'Dozens' being investigated over Post Office scandal
- Published
Police investigating crimes linked to the Post Office Horizon IT scandal are looking at "dozens" of potential suspects, but don't expect trials to begin until 2027.
Police are investigating possible crimes by Post Office and Fujitsu employees and external lawyers, following the wrongful prosecution of hundreds of subpostmasters after faulty Horizon software said money was missing from their Post Office branch accounts.
Three suspects have already been interviewed under caution and there are plans to interview others next year, according to police.

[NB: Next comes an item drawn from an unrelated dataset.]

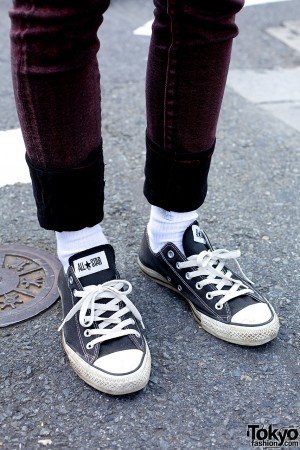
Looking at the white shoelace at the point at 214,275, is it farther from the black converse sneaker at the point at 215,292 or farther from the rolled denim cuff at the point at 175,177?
the rolled denim cuff at the point at 175,177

But no one will be charged until officers have read the final report from the separate public inquiry, almost 30 years after concerns were first raised.
'Taken its toll'
Lee Castleton, a sub-postmaster from Bridlington, near Hull, who was bankrupted in 2004 after losing a two-year battle with the Post Office over Horizon, said: "I can't understand why it's taken so long, I can't understand why things are having to be gone over and over and over... But you know, never give in, we'll get there."
Former sub-postmistress Seema Misra was wrongly found guilty of theft and false accounting in 2010, and sent to prison while eight-weeks pregnant.
She welcomed the update on the criminal investigation as "a step forward", adding that "at least things are going in the right direction now – hopefully."
She said it had already been a long wait for her and other victims of the scandal, which she described as having "taken its toll".
"Did we expect it to take this long? No," she said. "We wanted it to be done sooner, rather than later."
The first media reports of Horizon problems were published by Computer Weekly in 2009. Alan Bates and his fellow sub-postmasters' won the first of their two High Court victories in March 2019, eight years before the first criminal trials are set to begin.
Some 100 officers from around England and Wales are now working on what they've called Operation Olympos, which began in 2020. The investigation will be led by the Metropolitan Police in London, while Police Scotland, the Police Service of Northern Ireland and National Crime Agency are also involved.
Commander Stephen Clayman said the scale of the investigation was "unprecedented".
"We have got, we think, over 3,000 people affected in some way, by Horizon. So it's huge and we have got to put in a commensurate number of officers, to start moving it at pace," he said.
The first phase of the investigation will focus on those making "key decisions" on investigations and prosecutions, looking at possible offences of perjury and the serious offence of perverting the course of justice.
A second phase will cast the net wider, potentially taking in senior post office executives.
Work is already underway on building some of the cases, and police are in regular dialogue with the Crown Prosecution Service.
The first trials may involve cases from either phase, police said, but timescales and the numbers of potential suspects could change as more evidence is gathered.
Officers are already working with 1.5 million documents in the case and expect this number to grow.
The investigation has also launched an online portal to allow sub-postmasters and others to submit evidence to the investigation.